Exercício -> Selecione e copie cada linha dos itens que contenha a string "instances", levando em conta a distinção entre maiúsculas e minúsculas.

### Itens apresentados

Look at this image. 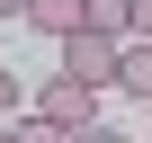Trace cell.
Wrapping results in <instances>:
<instances>
[{"label": "cell", "mask_w": 152, "mask_h": 143, "mask_svg": "<svg viewBox=\"0 0 152 143\" xmlns=\"http://www.w3.org/2000/svg\"><path fill=\"white\" fill-rule=\"evenodd\" d=\"M63 81H81V90H116V36H63Z\"/></svg>", "instance_id": "1"}, {"label": "cell", "mask_w": 152, "mask_h": 143, "mask_svg": "<svg viewBox=\"0 0 152 143\" xmlns=\"http://www.w3.org/2000/svg\"><path fill=\"white\" fill-rule=\"evenodd\" d=\"M36 116L63 125V134H90V125H99V90H81V81H63V72H54V81L36 90Z\"/></svg>", "instance_id": "2"}, {"label": "cell", "mask_w": 152, "mask_h": 143, "mask_svg": "<svg viewBox=\"0 0 152 143\" xmlns=\"http://www.w3.org/2000/svg\"><path fill=\"white\" fill-rule=\"evenodd\" d=\"M27 27L54 36V45H63V36H81V0H27Z\"/></svg>", "instance_id": "3"}, {"label": "cell", "mask_w": 152, "mask_h": 143, "mask_svg": "<svg viewBox=\"0 0 152 143\" xmlns=\"http://www.w3.org/2000/svg\"><path fill=\"white\" fill-rule=\"evenodd\" d=\"M81 27H90V36H116V45H125V27H134V0H81Z\"/></svg>", "instance_id": "4"}, {"label": "cell", "mask_w": 152, "mask_h": 143, "mask_svg": "<svg viewBox=\"0 0 152 143\" xmlns=\"http://www.w3.org/2000/svg\"><path fill=\"white\" fill-rule=\"evenodd\" d=\"M116 90H134V98H152V45H116Z\"/></svg>", "instance_id": "5"}, {"label": "cell", "mask_w": 152, "mask_h": 143, "mask_svg": "<svg viewBox=\"0 0 152 143\" xmlns=\"http://www.w3.org/2000/svg\"><path fill=\"white\" fill-rule=\"evenodd\" d=\"M9 143H72V134H63V125H45V116H18V125H9Z\"/></svg>", "instance_id": "6"}, {"label": "cell", "mask_w": 152, "mask_h": 143, "mask_svg": "<svg viewBox=\"0 0 152 143\" xmlns=\"http://www.w3.org/2000/svg\"><path fill=\"white\" fill-rule=\"evenodd\" d=\"M0 125H18V72L0 63Z\"/></svg>", "instance_id": "7"}, {"label": "cell", "mask_w": 152, "mask_h": 143, "mask_svg": "<svg viewBox=\"0 0 152 143\" xmlns=\"http://www.w3.org/2000/svg\"><path fill=\"white\" fill-rule=\"evenodd\" d=\"M134 45H152V0H134V27H125Z\"/></svg>", "instance_id": "8"}, {"label": "cell", "mask_w": 152, "mask_h": 143, "mask_svg": "<svg viewBox=\"0 0 152 143\" xmlns=\"http://www.w3.org/2000/svg\"><path fill=\"white\" fill-rule=\"evenodd\" d=\"M72 143H125V134H116V125H90V134H72Z\"/></svg>", "instance_id": "9"}, {"label": "cell", "mask_w": 152, "mask_h": 143, "mask_svg": "<svg viewBox=\"0 0 152 143\" xmlns=\"http://www.w3.org/2000/svg\"><path fill=\"white\" fill-rule=\"evenodd\" d=\"M0 18H27V0H0Z\"/></svg>", "instance_id": "10"}, {"label": "cell", "mask_w": 152, "mask_h": 143, "mask_svg": "<svg viewBox=\"0 0 152 143\" xmlns=\"http://www.w3.org/2000/svg\"><path fill=\"white\" fill-rule=\"evenodd\" d=\"M0 143H9V125H0Z\"/></svg>", "instance_id": "11"}]
</instances>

######

Resolução completa ->
Wrapping results in <instances>:
<instances>
</instances>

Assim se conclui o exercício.